The door collapsed suddenly, but not the way Jack had
expected. It snapped at the top hinge and the deadbolt broke.
The door was still in the doorway, bent at an angle but held in
place by one hinge. Another push and it would swing in.
The sound of the gun was shocking.
Jack dropped to the floor. He covered his head, covered
his ears.
He yelled, “Don’t kill me, don’t kill me!” but no one could
possibly have heard because now the firing was coming from
both sides. Whoever was in the control room was firing short
bursts through the gaps. BlamBlamBlam!
Drake was firing back in rapid-fire single rounds.
Bullets pinged off the steel and ricocheted in the hallway.
Drake yelled, Caine yelled, Jack yelled, and from beyond
the doorway a girl’s voice was screaming in rage and fear.
Then Caine struck.
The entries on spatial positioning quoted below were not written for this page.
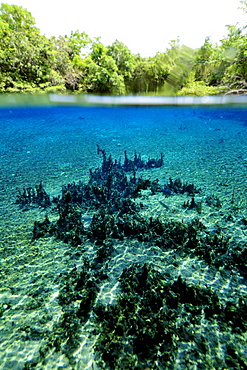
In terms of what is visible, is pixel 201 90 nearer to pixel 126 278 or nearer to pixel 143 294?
pixel 126 278

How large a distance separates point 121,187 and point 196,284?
525cm

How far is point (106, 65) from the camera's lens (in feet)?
104

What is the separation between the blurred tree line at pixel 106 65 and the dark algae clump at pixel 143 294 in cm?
2284

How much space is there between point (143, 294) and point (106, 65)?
3615 cm

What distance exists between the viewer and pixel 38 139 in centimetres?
1903

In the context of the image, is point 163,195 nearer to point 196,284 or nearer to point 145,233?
point 145,233

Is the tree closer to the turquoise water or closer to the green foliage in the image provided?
the green foliage

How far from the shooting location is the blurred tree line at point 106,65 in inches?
998

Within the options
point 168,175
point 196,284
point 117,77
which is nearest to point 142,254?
point 196,284

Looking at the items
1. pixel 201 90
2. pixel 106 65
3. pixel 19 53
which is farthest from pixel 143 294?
pixel 106 65

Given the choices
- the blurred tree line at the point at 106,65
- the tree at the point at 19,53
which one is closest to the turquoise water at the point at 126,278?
the blurred tree line at the point at 106,65

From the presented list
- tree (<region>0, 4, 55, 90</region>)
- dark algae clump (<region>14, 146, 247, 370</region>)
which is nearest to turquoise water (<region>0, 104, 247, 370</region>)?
dark algae clump (<region>14, 146, 247, 370</region>)

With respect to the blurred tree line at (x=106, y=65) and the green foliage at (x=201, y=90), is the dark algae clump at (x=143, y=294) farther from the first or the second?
the green foliage at (x=201, y=90)

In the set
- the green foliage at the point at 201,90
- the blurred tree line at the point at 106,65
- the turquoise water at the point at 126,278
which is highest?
the blurred tree line at the point at 106,65
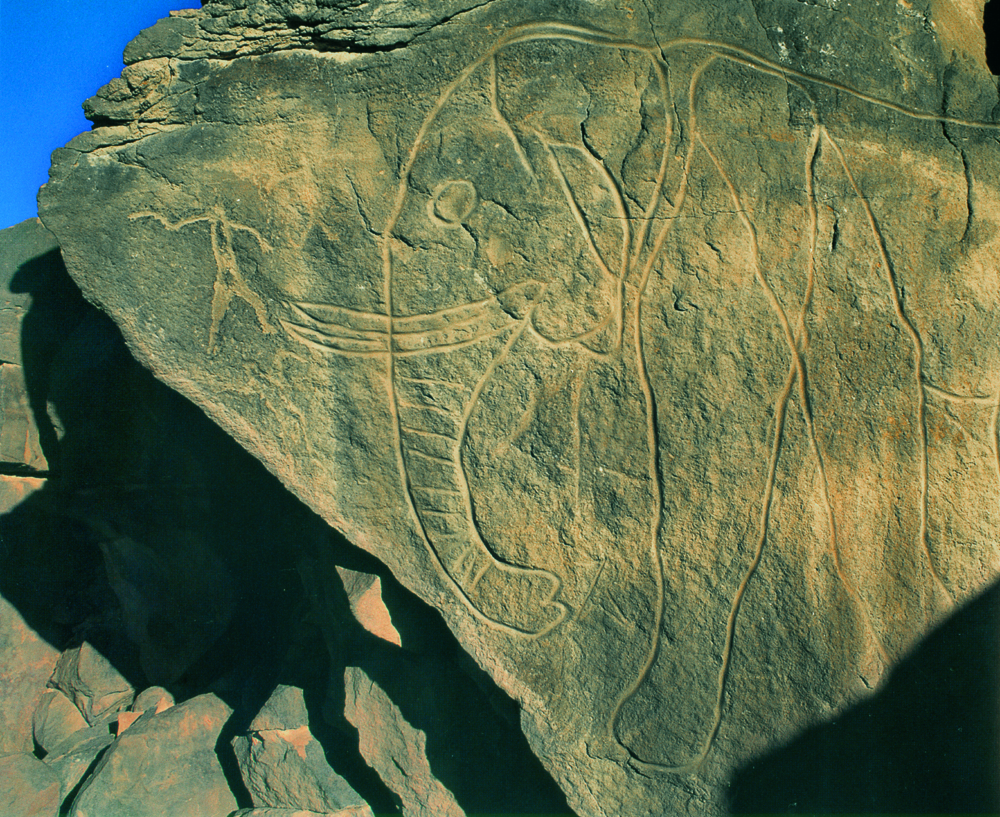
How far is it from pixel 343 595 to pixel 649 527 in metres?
1.19

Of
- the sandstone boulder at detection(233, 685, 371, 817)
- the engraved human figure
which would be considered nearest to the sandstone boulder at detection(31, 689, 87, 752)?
the sandstone boulder at detection(233, 685, 371, 817)

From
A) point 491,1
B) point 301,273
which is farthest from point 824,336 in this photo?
point 301,273

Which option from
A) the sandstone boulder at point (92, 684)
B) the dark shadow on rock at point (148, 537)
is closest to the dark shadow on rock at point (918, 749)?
the dark shadow on rock at point (148, 537)

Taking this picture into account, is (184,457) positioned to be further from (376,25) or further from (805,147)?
(805,147)

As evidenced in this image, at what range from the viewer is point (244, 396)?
2.06 metres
He hit the weakened door with a blast
of his own.
The steel door exploded inward.
It skidded across the floor beyond and knocked the legs
out from under a girl who kept firing as she fell, spraying
automatic weapons fire wildly in the air.
Jack hugged the ground, sobbing, “Don’t kill me!” Drake
leaped over him, gun in one hand, whip hand unfurled.
Lying on his side, Jack saw a crazy tableau, the girl, unable
to move, her legs twisted at impossible angles but bringing
the still-firing gun around toward Drake.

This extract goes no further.